La Défense présente son matériel anti-drones en Belgique.
Le radar déployé à l’arrière d’un pick-up a un spectre de détection large qui inclut « Tout ce qui vole, les drones, les avions, les hélicos, éventuellement les oiseaux », selon le Capitaine Charles-Henri Spiltoir. Le 23 décembre, un système antiaérien portable, le PIORUN, est arrivé à la Caserne de Heverlee, et plusieurs dizaines de ces systèmes ont été achetés en Pologne.
Installé à l’arrière d’un pick-up, le radar se déploie en quelques secondes. Son spectre de détection est très large : « Tout ce qui vole, les drones, les avions, les hélicos, éventuellement les oiseaux », indique le Capitaine Charles-Henri Spiltoir de la Task Force Drone et Innovation. « C’est très mobile, on peut faire de la détection en roulant sur le véhicule, celui-ci ou un autre. On pourra donc défendre des points importants en Belgique pendant un sommet européen à Bruxelles par exemple, mais également le déployer à l’étranger », précise encore le Capitaine.
Un autre outil de pointe a été présenté à la Caserne de Heverlee le 23 décembre : le PIORUN. Ce système antiaérien portable, tiré à partir de l’épaule, est destiné à neutraliser depuis le sol les engins volant à basse altitude. Cette acquisition a été demandée par les forces spéciales depuis seize ans, selon le ministre de la Défense. « Il est arrivé pour Noël », se réjouit Theo Francken.

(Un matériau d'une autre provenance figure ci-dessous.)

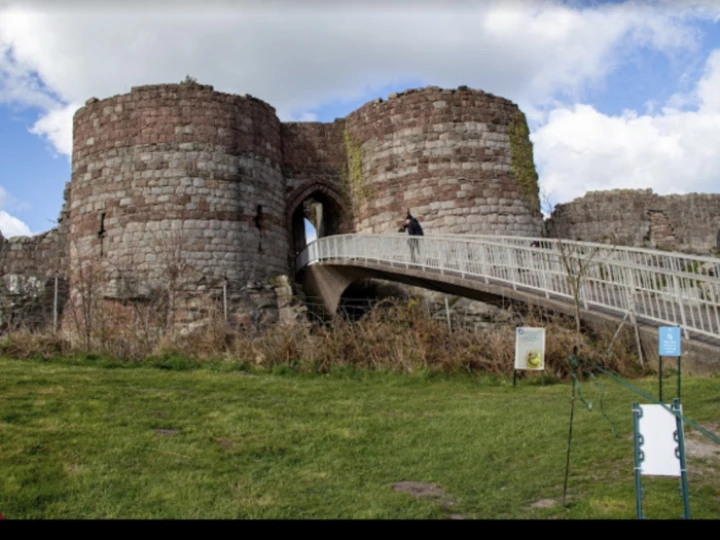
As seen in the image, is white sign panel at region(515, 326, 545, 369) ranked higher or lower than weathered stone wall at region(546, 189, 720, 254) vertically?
lower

Plusieurs dizaines de PIORUN ont été achetées en Pologne. La formation des militaires à son utilisation commence immédiatement, suivie d’une phase de formation intensive en 2026.

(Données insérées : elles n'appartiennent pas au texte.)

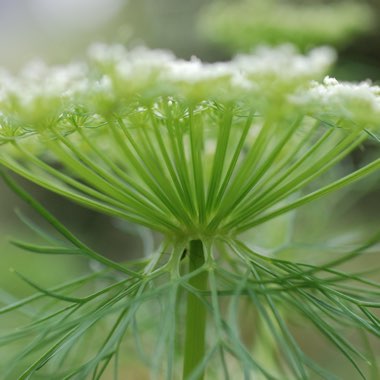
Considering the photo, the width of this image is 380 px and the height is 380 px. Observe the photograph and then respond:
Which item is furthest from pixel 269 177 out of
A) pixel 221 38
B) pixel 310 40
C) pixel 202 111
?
pixel 221 38

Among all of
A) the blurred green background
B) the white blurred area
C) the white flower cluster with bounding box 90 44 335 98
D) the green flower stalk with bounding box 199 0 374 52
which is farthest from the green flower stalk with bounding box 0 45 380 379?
the white blurred area

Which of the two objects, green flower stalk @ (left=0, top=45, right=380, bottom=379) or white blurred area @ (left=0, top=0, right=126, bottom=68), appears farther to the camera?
white blurred area @ (left=0, top=0, right=126, bottom=68)

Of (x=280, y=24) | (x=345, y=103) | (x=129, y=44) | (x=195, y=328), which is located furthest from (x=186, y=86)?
(x=129, y=44)

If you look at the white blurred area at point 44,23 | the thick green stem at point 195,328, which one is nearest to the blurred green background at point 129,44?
the white blurred area at point 44,23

Enfin, un fusil brouilleur de fréquences, avec une portée de un à trois kilomètres, a également été présenté. « Dès qu’on a une détection, c’est le moment de sortir le drone gun qui va pouvoir brouiller le signal entre le système opérateur et le drone. Le drone va s’arrêter en vol, donc rester statique ce qui donne l’opportunité de faire une interception avec un autre système », explique le Major Gerd Goetschalckx, gestionnaire de l’armement lourd et des munitions.
Face à la montée des survols de drones en Belgique, la protection contre les menaces aériennes est devenue cruciale. Pour le ministre de la Défense, il était donc urgent d’investir dans du matériel de dernière génération « pour combattre et gagner une potentielle guerre », qu’il espère ne jamais voir arriver. « On n’avait pas les outils et c’était très frustrant. Maintenant, nous avons des outils très performants, surtout le radar girafe qui est le meilleur du monde », note-t-il.
Ainsi, 50 millions d’euros ont été prévus pour la lutte anti-drones. C’est un premier pas en avant pour Theo Francken, mais il reste beaucoup à faire. « 2025, c’est l’année du redressement de la Défense nationale », affirme-t-il.
À partir de début janvier, chaque base militaire belge sera équipée d’un kit anti-drone combinant détection et brouillage électronique. Ce système léger et mobile se porte sur le corps, avec des antennes dans le dos de l’opérateur. Tous les vols de drones seront visibles sur une carte numérique.